Covered space is currently only available to stack 2.9 million tonnes of food grains, whereas space for 11 million tonnes of food grains - including fresh arrivals onto the market from April 1 - is required, Rajewal says.
"We have the capacity to shell 2 million tonnes of paddy every month but we have curtailed our shelling to the bare minimum as covered space was not available to stack rice. At some places millers stopped shelling completely due to lack of space," said Tarsem Saini, president, Rice Millers Association.
"Millions starve whilst food rots in fields due to inadequate infrastructure" doesn't make much of an election campaign slogan does it?
My reaction: This is pretty scary actually. It looks like there are going to be millions of very hungry and angry people in India this year as food prices rise...
1) India is likely to miss its procurement target as unseasonal rains have flattened crops and destroying hopes of a bumper harvest.
2) Last year, when government procurement agencies fell short of their targets, the government was forced to import wheat at much higher international market rates to ensure availability of bread (roti) at subsidized rates.
3) General elections start in India later this month (explaining why Indian officials are lying about this spring's wheat harvest)
4) While Punjab's director of agriculture has said there were "no reports of extensive damage to crops had been received so far", Punjab's government has sanctioned a relief package ($960,000) as natural calamity relief fund to help farmers whose have suffered extensive damage to their crops.

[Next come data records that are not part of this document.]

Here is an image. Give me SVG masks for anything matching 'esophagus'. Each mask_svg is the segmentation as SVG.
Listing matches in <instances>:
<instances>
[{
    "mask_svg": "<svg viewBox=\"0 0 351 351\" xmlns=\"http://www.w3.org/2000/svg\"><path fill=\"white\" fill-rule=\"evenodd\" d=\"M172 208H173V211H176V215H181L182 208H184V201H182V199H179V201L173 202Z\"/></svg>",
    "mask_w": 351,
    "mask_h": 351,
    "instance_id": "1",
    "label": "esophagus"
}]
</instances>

5) The central government has recently banned the private sale of wheat in Punjab and Haryana, and farmers will only be allowed to sell their produce to the government.
6) Farmers are getting market value for wheat at Rs.1,600 per quintal from private purchasers, far above the government's minimum support price (MSP) of Rs.1,000 per quintal.
7) Many farmers have already sold their wheat to private players who have even offered to pick up the harvested stocks from the fields instead of from the grain markets.
"I have already sold my wheat to a private buyer. There is no going back on my decision. The government has no right to stop me from selling my produce to anyone,"
8) To stop wheat being smuggled out of the province, The Punjab government is set to ban all inter-district and inter-provincial transportation. (Despite vowing four months ago not to do so)
9) Government officials insist that the ban on private sale and inter-district/provincial transportation are necessary to meet to Procurement targets.
10) India's antiquated grain storage system is falling apart, which is making the situation worse.
Conclusion: India will, once again, be import millions of tons of wheat at much higher international market rates. The rising costs of these imports will undoubtedly force India to scale back its subsidized food policy and millions will go hungry.